Today, suddenly the Geneve tunnels between NSX-T Edges and ESXi have stopped working.
Changes have been made since it was working, but I have no idea what the error was. I tried to revert as much as I could remember, but it's still not working.
Here is a screenshot of the tunnels on one of the NSX-T Edges:
And the tunnels on the ESXi host (all are down to all NSX-T Edges):
I logged into the esxi host to check the vmknics and routes (showing both default routes and vxlan stack routes):
I also tried to ping the addresses from a system connected to the 192.168.20.0/24 network and I am able to ping the edges tunnel IPs (192.168.20.200 and 192.168.20.201), but I cannot ping the ESXi tunnel addresses (192.168.20.202 and 192.168.20.203)
I'm at a total loss.
All help would be appreciated, I really do not want to remove NSX-T and redeploy everything again as it was an adventure to deploy it the first time. (though if it's broken beyond repair then I have no choice)

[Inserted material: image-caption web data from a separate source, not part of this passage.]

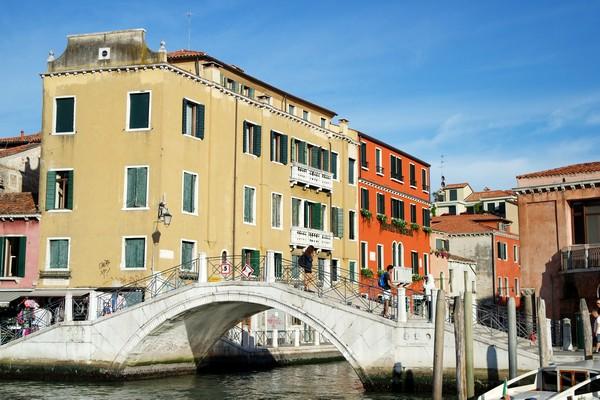 venise italie grand canal vaporetto
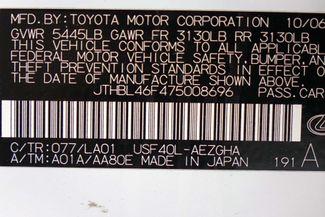 2007 Lexus LS 460 NAVI * Mark Levinson * A/C SEATS * BU Camera *ROOF Plano, Texas 46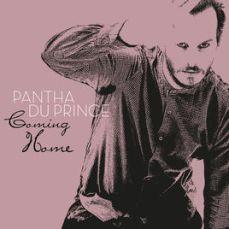Pantha Du Prince - Coming Home By Pantha Du Prince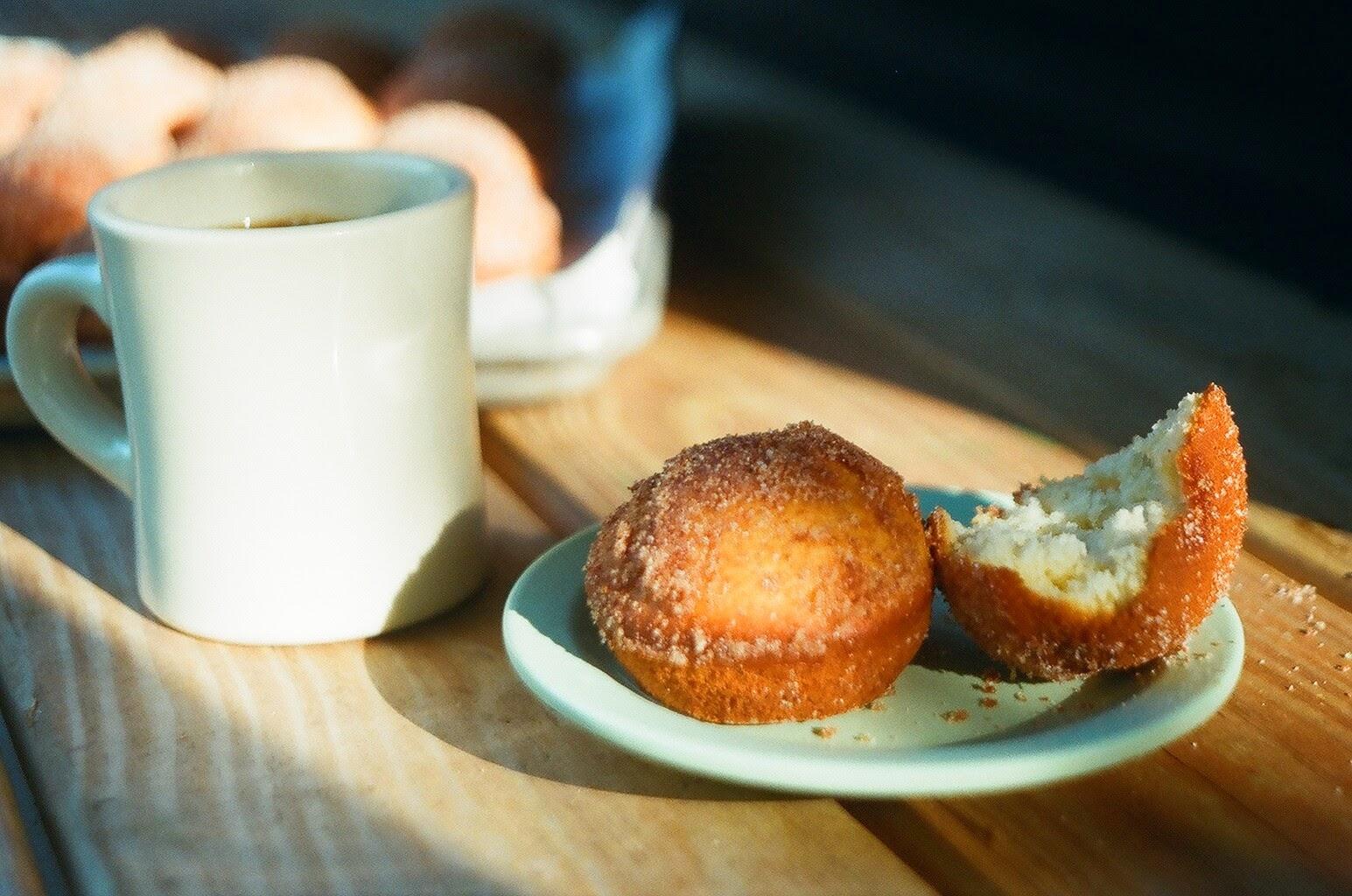 Cardamom Doughnut Muffins and Coffee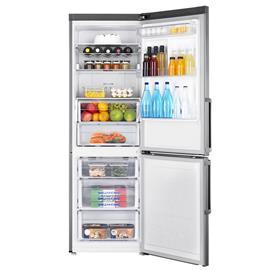 Chladnička s mrazákem Samsung RB33J3419SS/EF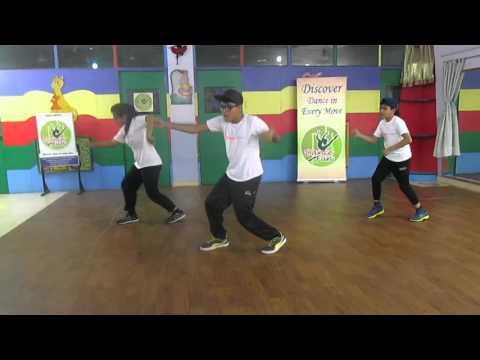 Main Hoon Hero Tera(Salman khan version)   Choreography   Hip Hop Advanced   @DanceFun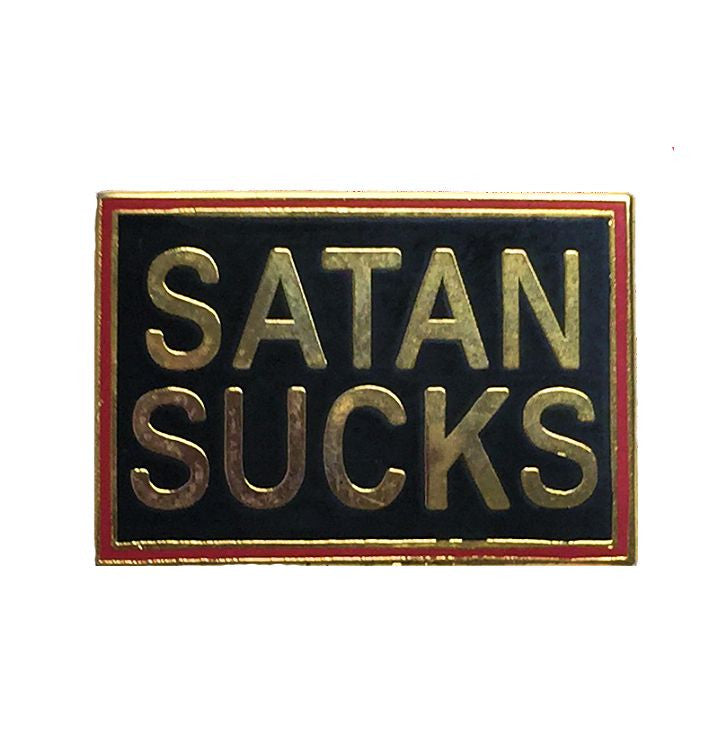 Pin, Satan Sucks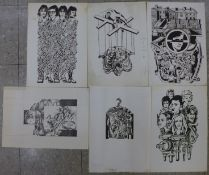 Ten assorted Polish School linocuts and etchings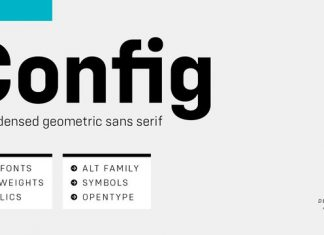 Config Condensed Font Family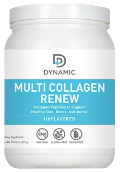 Collagen Dynamic Multi Collagen Renew Alt Metagenics EC Matrixx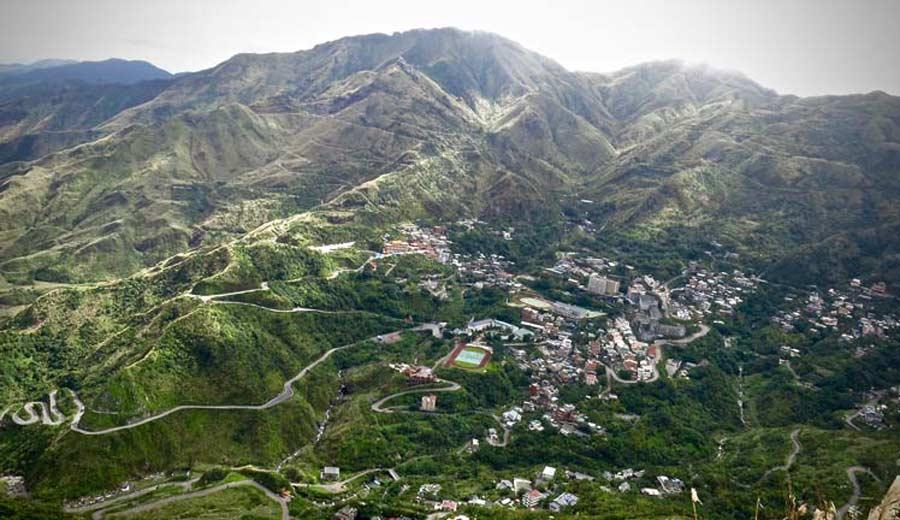 Keelung Hill-Jiufen-Taiwan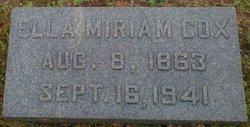 Ella Miriam <i>Mitchell</i> Cox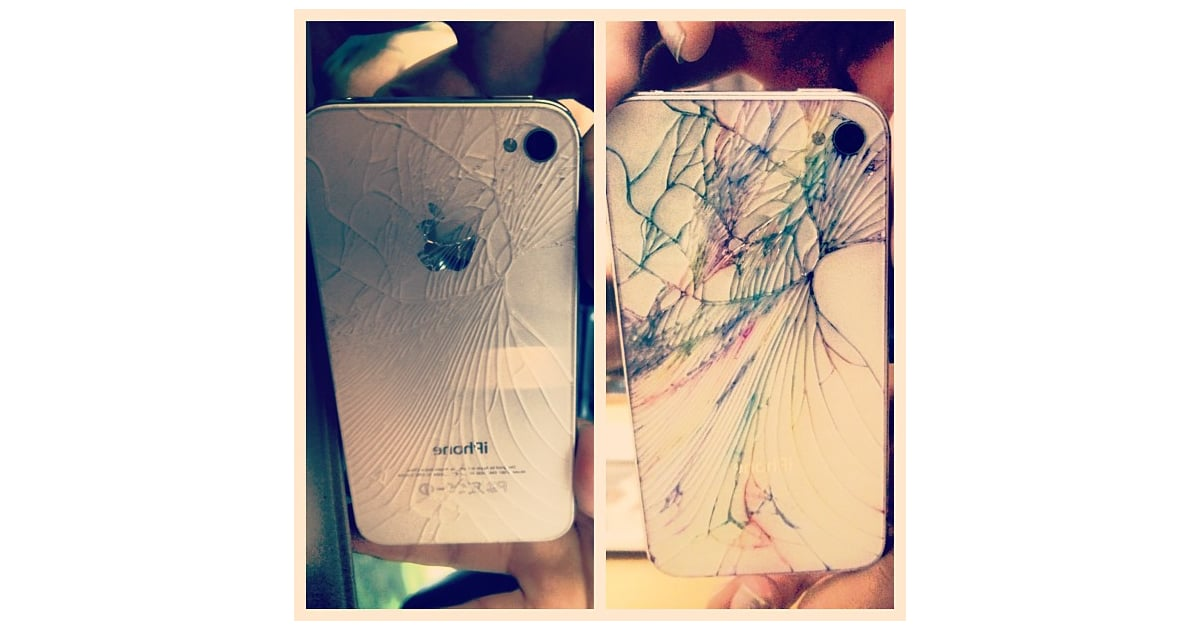 Instagram User Nicolecolour Demonstrates The Before And After Of A Cracked IPhone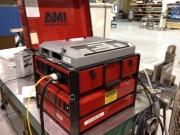 AMI 207 Welder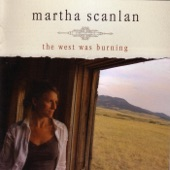 Martha Scanlan - Seeds of the Pine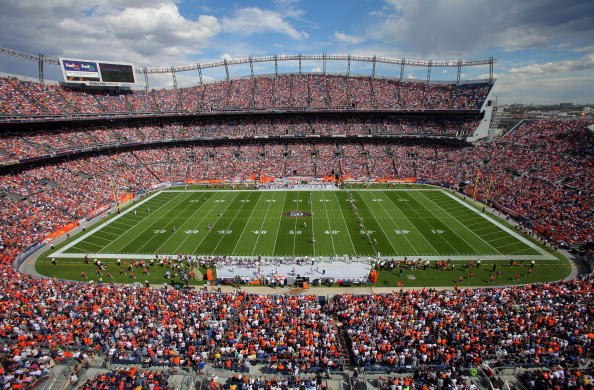 DENVER - SEPTEMBER 20: A general view of the stadium as the Cleveland Browns make the opening kick off to the Denver Broncos during NFL action at Invesco Field at Mile High on September 20, 2009 in Denver, Colorado. The Broncos defeated the Browns 27-6. (Photo by Doug Pensinger/Getty Images)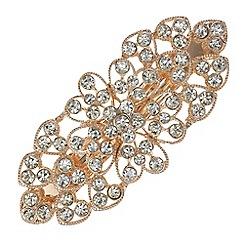 Mood - Crystal open floral hair clip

You need to do a test ping with the proper packet size between the TEPs on your ESXi hosts.You'll probably find that isn't working properly, which means you either have a MTU issue or some other physical networking problem. Use the command vmkping -S vxlan <TEP> -d -s 1572 -c 10 to test.
I've found out the issue. The dvPortGroup that is used for NSX-T has had its VLAN set to 2, it used to be on no VLAN.
When I set it to VLAN 0, the tunnels work again. However, when I do that, I end up with traffic getting mixed up on two different port groups, both with no VLAN set.
Is there a way to make it so that it will work when the VLAN is set to 2? Or that I don't end up having traffic from one dvPortGroup on the other?
Edit: When I try to make an uplink profile to the NSX Edges with VLAN2 the tunnel between the Edges won't connect.
You have to be careful and it can be confusing to setup edges. If you set a VLAN on the uplink profile this means the edge VM will tag packets out the NVDS uplink. If this is connected to a dVPG that is a trunk it can be used, but if the dVPG is on a single VLAN you should not set a VLAN on the edges uplink. If you send us a drawing of you setup we can better help you out and understand how to achieve your ultimate goal in this design.
That is confusing indeed.
Simply put, there's a main LAN on VLAN 0 (192.168.254.0/24) and the separate LAN on VLAN 2 (192.168.20.0/24)
The NSX-T Manager, edge, etc is all on VLAN 2. There's only one ESXi host and it's connected to a switch that has the ESXi port tagged on VLAN2 and untagged on the main LAN.
There are two transport zones. An overlay one and a VLAN one. The ESXi host is only connected to the overlay one I just noticed. (in terms of in the NSX configuration in the NSX-T Manager)
Okay. Could you explain what I have to change so that it would work?
I've set the network for NSX-T on VLAN 20, but I have no idea what I need to change in NSX-T to make it so that it uses that VLAN.
I have gotten the tunnels between the ESXi server and Edge1 and Edge2 working again.
I set up the VLAN on the ESXi host's Overlay N-VDS switch. (I may have set the wrong VLAN initally here as well, as it was VLAN 2. Not 20.) and moved the Edges back to VLAN 0. Now it works again.
Now I need to find out how I can make it so that Edge3 creates its tunnels and communicates with the NSX Manager on the 192.168.20.0/24 network, while the uplink for the Tier 0 routers attached to Edge3 goes to a completely different port group in a different subnet. Is that possible? And if so, how?